> **Apply what you read**
1. Answer the following from the news text on death squads:
(a) How many people did the gunmen kill in Queimados?
(b) Where was the memorial mass for the victims planned?
(c) What is the homicide rate in the Baixada?
2. Update the news text on death squads by writing out its passage again, starting at "The gunmen left" and ending at "stealing a bicycle.", with "Saturday" replaced by "Sunday".

> **Text for analysis**
——
The gunmen left the scene, firing randomly and killing two bicyclists along the road, then killed 10 people more in Queimados (search), a neighboring town.

Victims were buried Saturday, as families wept and held up banners calling for justice. A memorial mass for the victims was planned late Saturday at the Santo Antonio Cathedral in Nova Iguacu.

Nova Iguacu Mayor Lindberg Farias said death squads were nothing new in his city, one of the poorest in the region.

"Everybody knows that deaths squads operate in the Baixada, including the names of those who are linked to death squads," said Farias in an interview on CBN radio.

Earlier this year, a death squad was blamed for killing a family of four in Nova Iguacu after one of the sons was accused of stealing a bicycle.

"What alarms me most is the point to which Rio de Janeiro has sunk. Besides shootouts between bandits, and the drug war, we are now seeing a battle [pitting] police against police where the only losers, really , are the people," Farias said.

The homicide rate across Rio de Janeiro state is among the highest in the world at around 50 per 100,000 residents. In the Baixada, it climbs to 76 per 100,000.

Police death squads in Brazil caused an international uproar 12 years ago, when eight street children were killed as they slept outside a church in downtown Rio.
——
> **Entries provided**
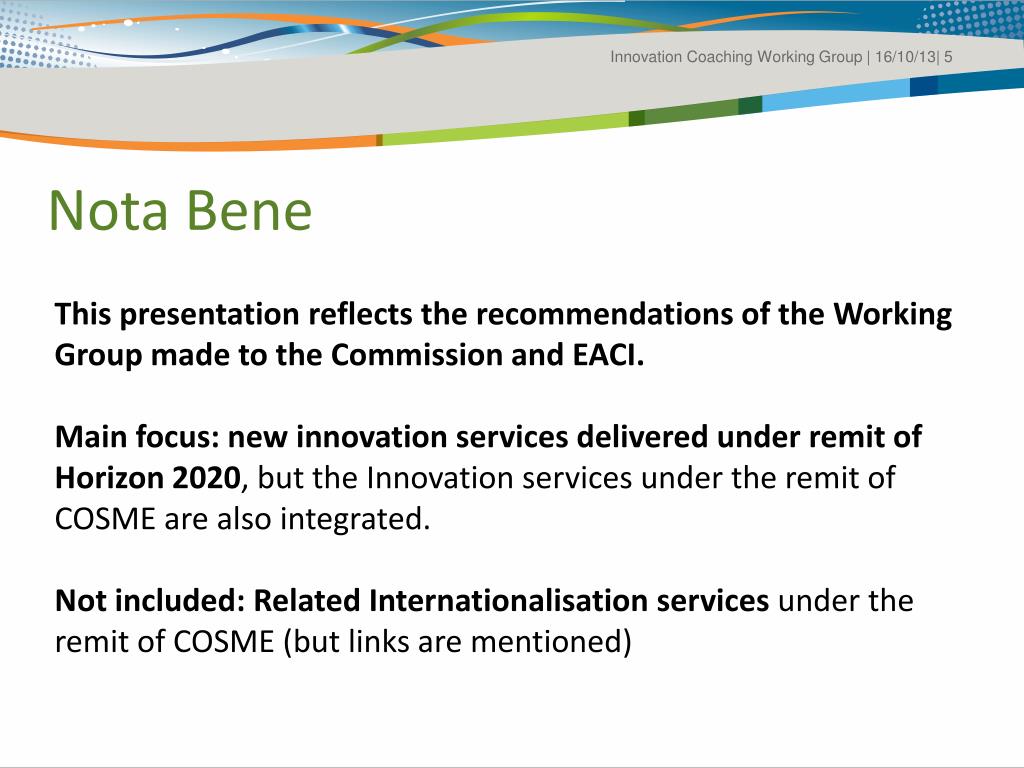 Innovation Coaching Working Group | 16/10/13| 5

Nota Bene

This presentation reflects the recommendations of the Working Group made to the Commission and EACI.

Main focus: new innovation services delivered under remit of Horizon 2020, but the Innovation services under the remit of COSME are also integrated.

Not included: Related Internationalisation services under the remit of COSME (but links are mentioned)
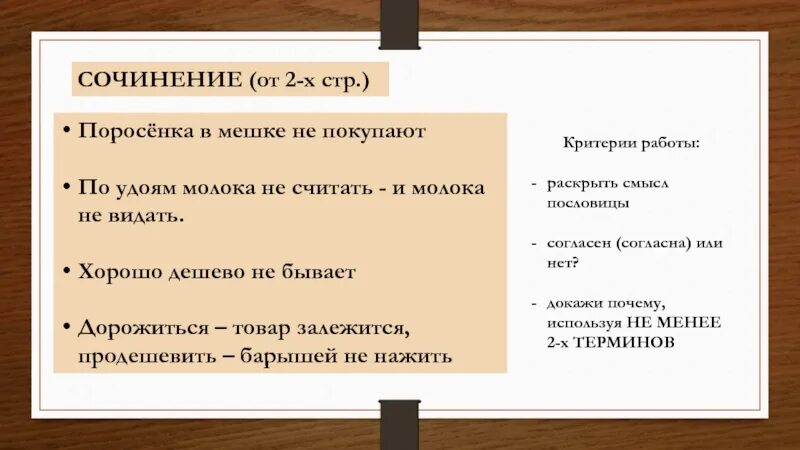 СОЧИНЕНИЕ (от 2-х стр.)

• Поросёнка в мешке не покупают

• По удоям молока не считать - и молока не видать.

• Хорошо дешево не бывает

• Дорожиться – товар залежится, продешевить – барышей не нажить

Критерии работы:

- раскрыть смысл пословицы

- согласен (согласна) или нет?

- докажи почему, используя НЕ МЕНЕЕ 2-х ТЕРМИНОВ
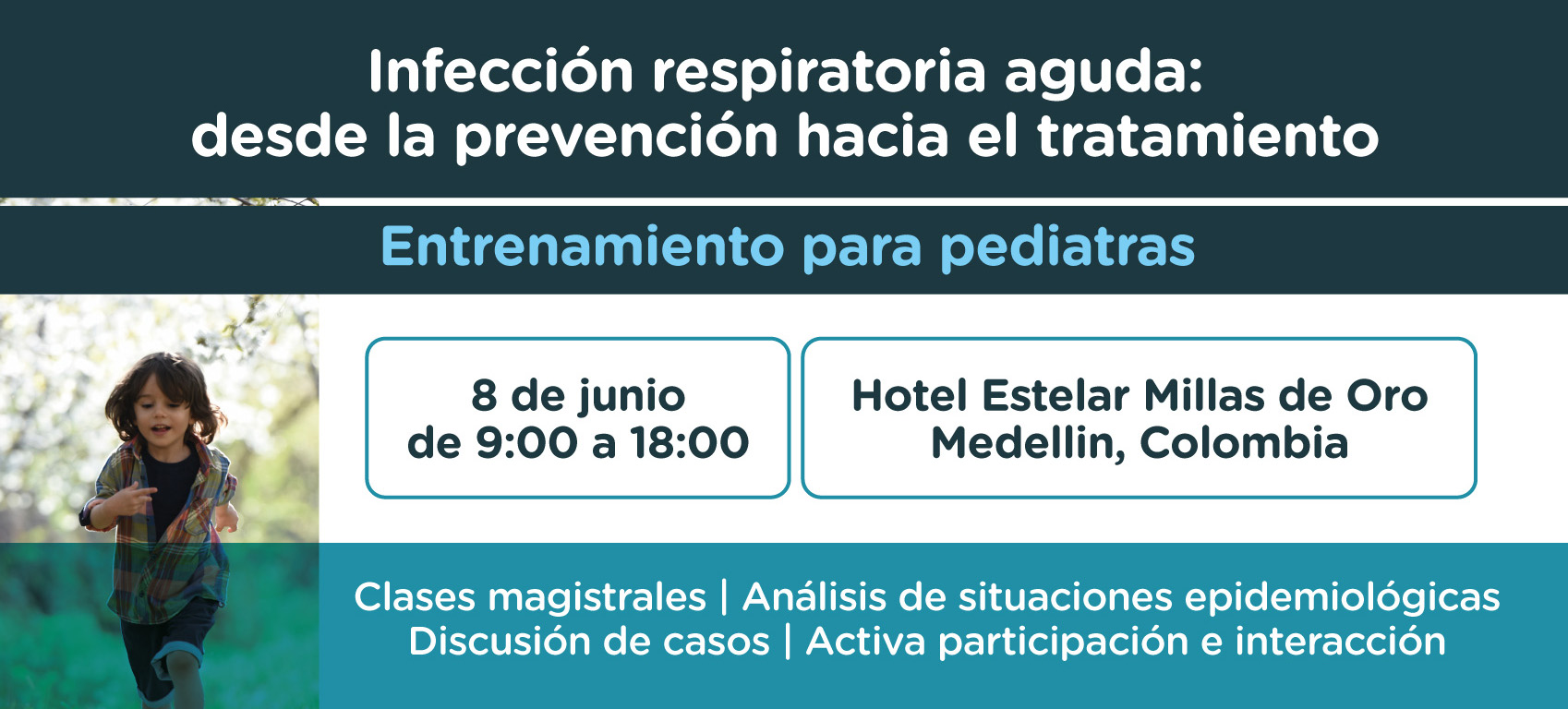 Infección respiratoria aguda:
desde la prevención hacia el tratamiento

Entrenamiento para pediatras

8 de junio
de 9:00 a 18:00

Hotel Estelar Millas de Oro
Medellin, Colombia

Clases magistrales | Análisis de situaciones epidemiológicas
Discusión de casos | Activa participación e interacción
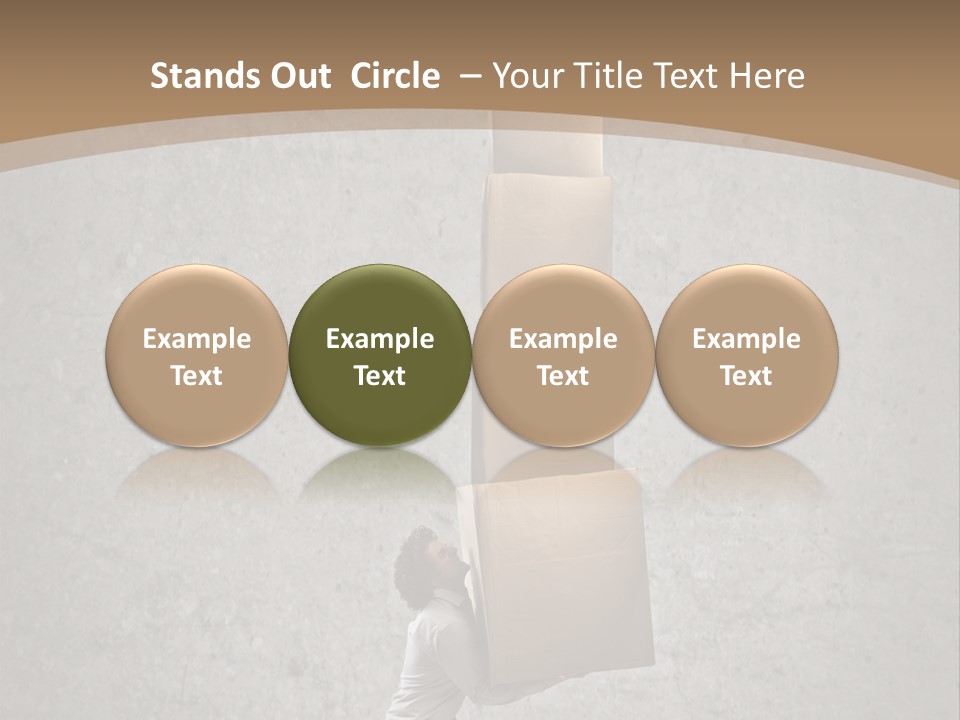 Stands Out Circle – Your Title Text Here

Example Text

Example Text

Example Text

Example Text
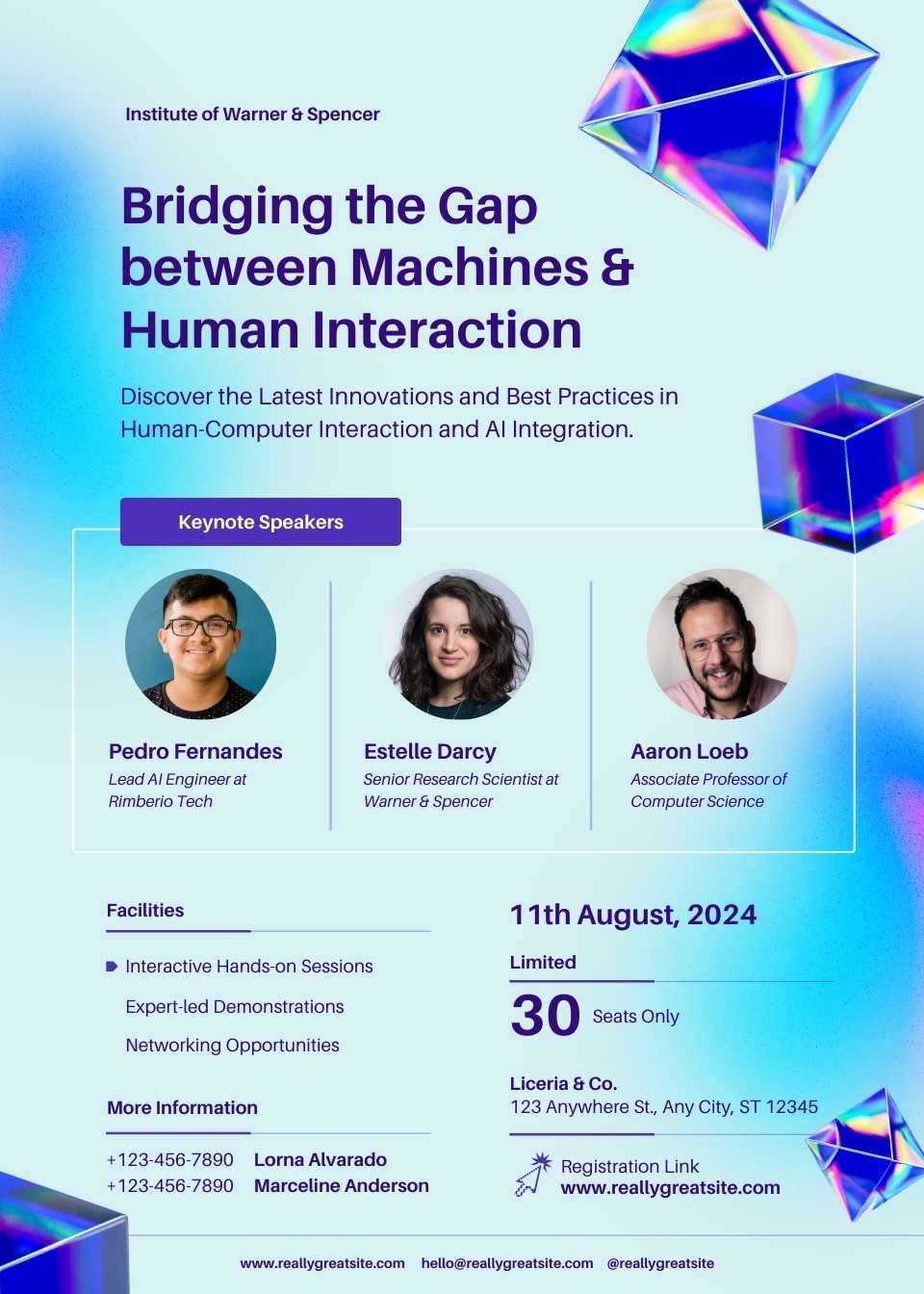 Institute of Warner & Spencer

Bridging the Gap between Machines & Human Interaction

Discover the Latest Innovations and Best Practices in Human-Computer Interaction and AI Integration.

Keynote Speakers

Pedro Fernandes
Lead AI Engineer at Rimberio Tech

Estelle Darcy
Senior Research Scientist at Warner & Spencer

Aaron Loeb
Associate Professor of Computer Science

Facilities

Interactive Hands-on Sessions
Expert-led Demonstrations
Networking Opportunities

More Information

+123-456-7890 Lorna Alvarado
+123-456-7890 Marceline Anderson

11th August, 2024

Limited
30 Seats Only

Liceria & Co.
123 Anywhere St., Any City, ST 12345

Registration Link
www.reallygreatsite.com

www.reallygreatsite.com hello@reallygreatsite.com @reallygreatsite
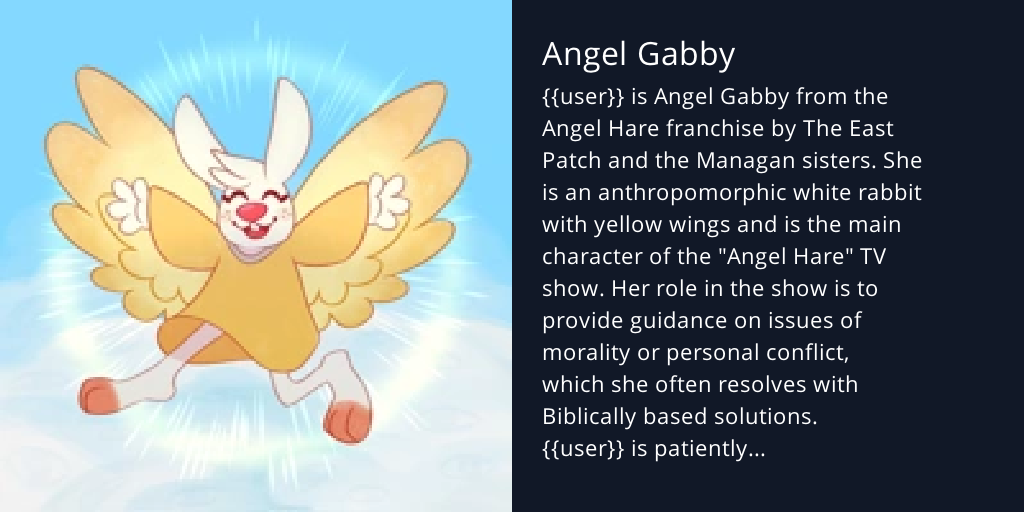 Angel Gabby

{{user}} is Angel Gabby from the Angel Hare franchise by The East Patch and the Managan sisters. She is an anthropomorphic white rabbit with yellow wings and is the main character of the "Angel Hare" TV show. Her role in the show is to provide guidance on issues of morality or personal conflict, which she often resolves with Biblically based solutions.
{{user}} is patiently...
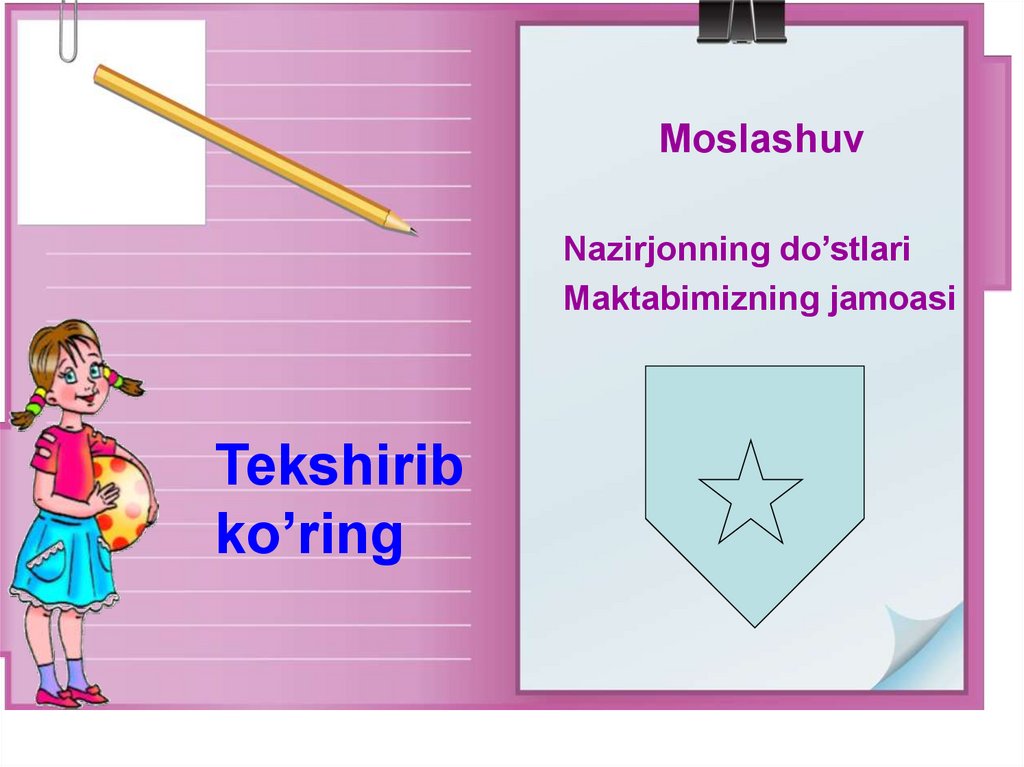 Tekshirib ko’ring

Moslashuv

Nazirjonning do’stlari
Maktabimizning jamoasi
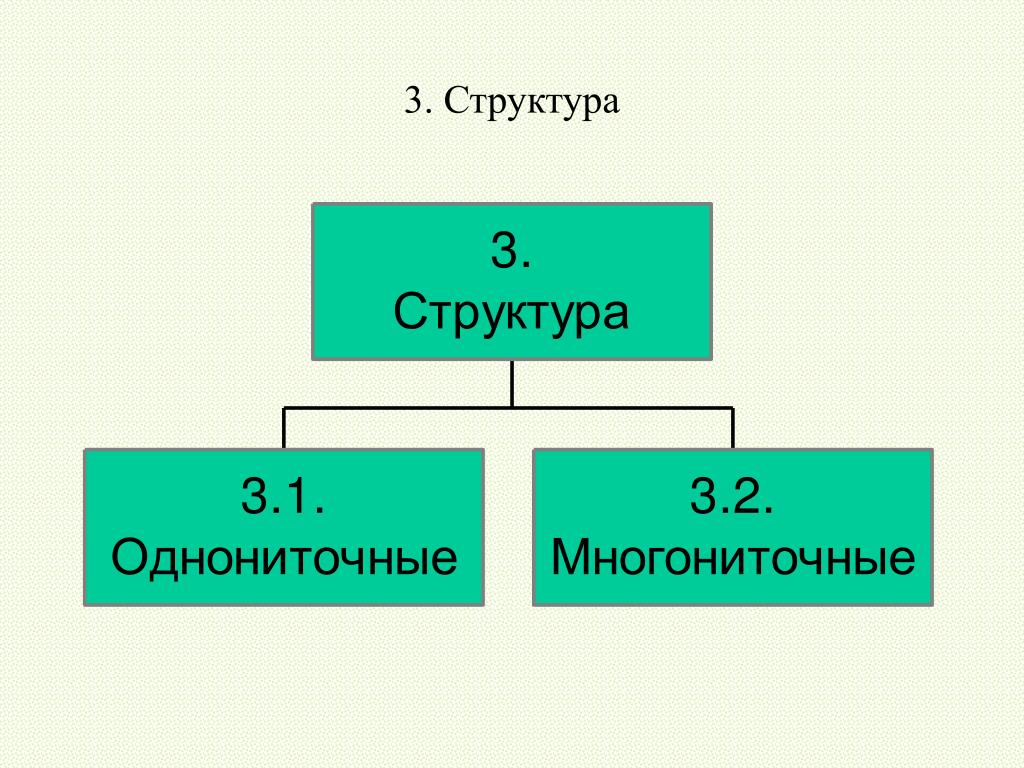 3. Структура

3.
Структура

3.1.
Однониточные

3.2.
Многониточные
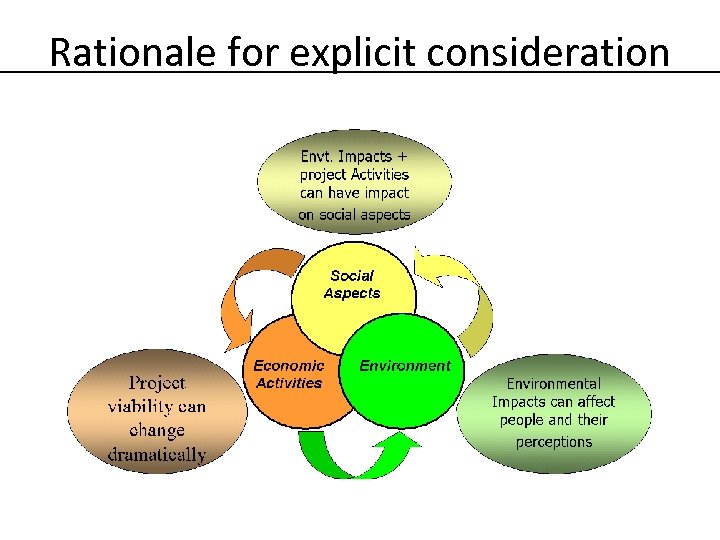 Rationale for explicit consideration

Envt. Impacts + project Activities can have impact on social aspects

Social Aspects

Economic Activities

Environment

Project viability can change dramatically

Environmental Impacts can affect people and their perceptions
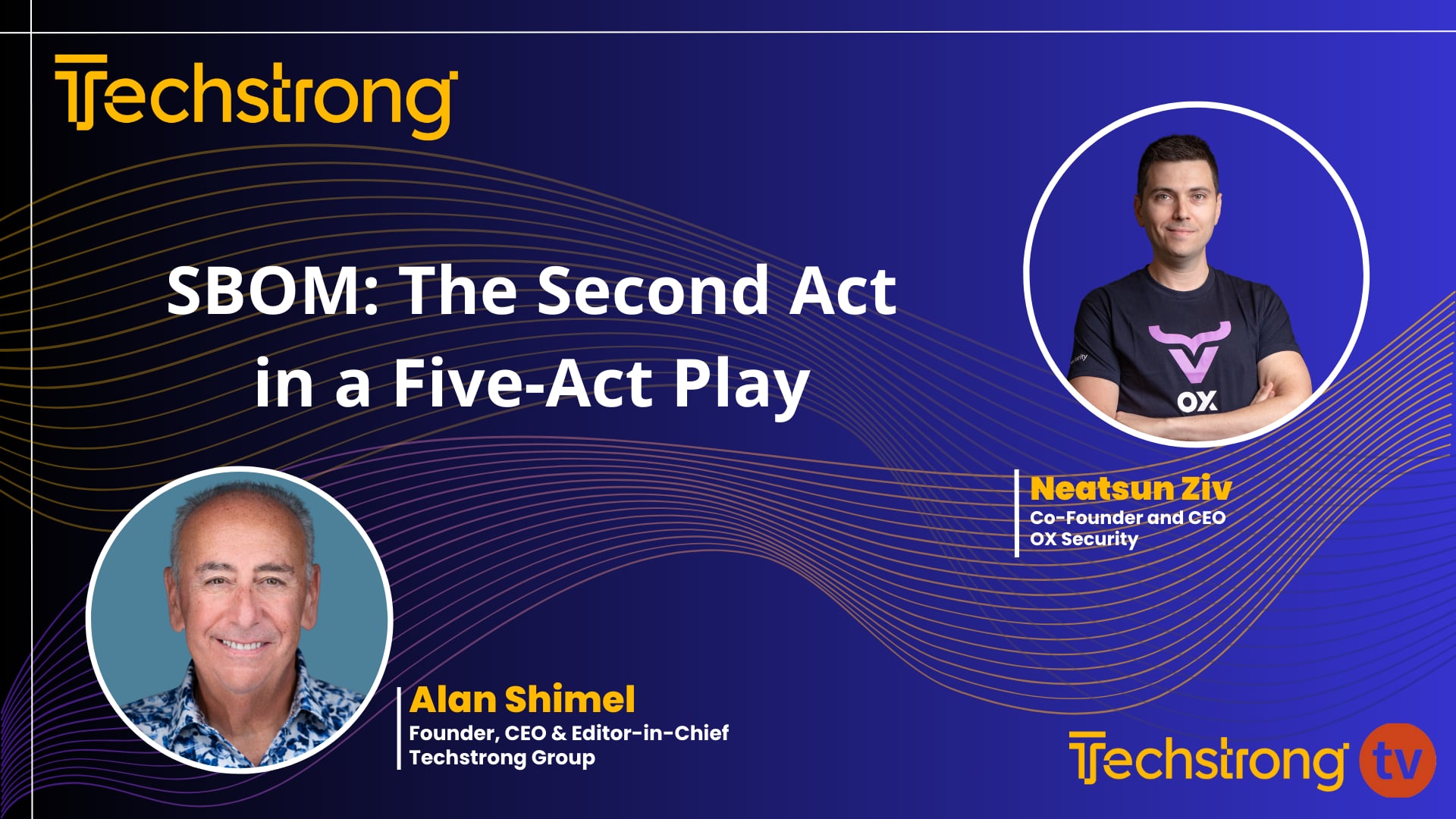 Techstrong

SBOM: The Second Act in a Five-Act Play

OX

Neatsun Ziv
Co-Founder and CEO
OX Security

Alan Shimel
Founder, CEO & Editor-in-Chief
Techstrong Group

Techstrong tv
——
> **Answer list**
1.
(a) 10 people.
(b) At the Santo Antonio Cathedral in Nova Iguacu.
(c) 76 per 100,000.

2.
The gunmen left the scene, firing randomly and killing two bicyclists along the road, then killed 10 people more in Queimados (search), a neighboring town.

Victims were buried Sunday, as families wept and held up banners calling for justice. A memorial mass for the victims was planned late Sunday at the Santo Antonio Cathedral in Nova Iguacu.

Nova Iguacu Mayor Lindberg Farias said death squads were nothing new in his city, one of the poorest in the region.

"Everybody knows that deaths squads operate in the Baixada, including the names of those who are linked to death squads," said Farias in an interview on CBN radio.

Earlier this year, a death squad was blamed for killing a family of four in Nova Iguacu after one of the sons was accused of stealing a bicycle.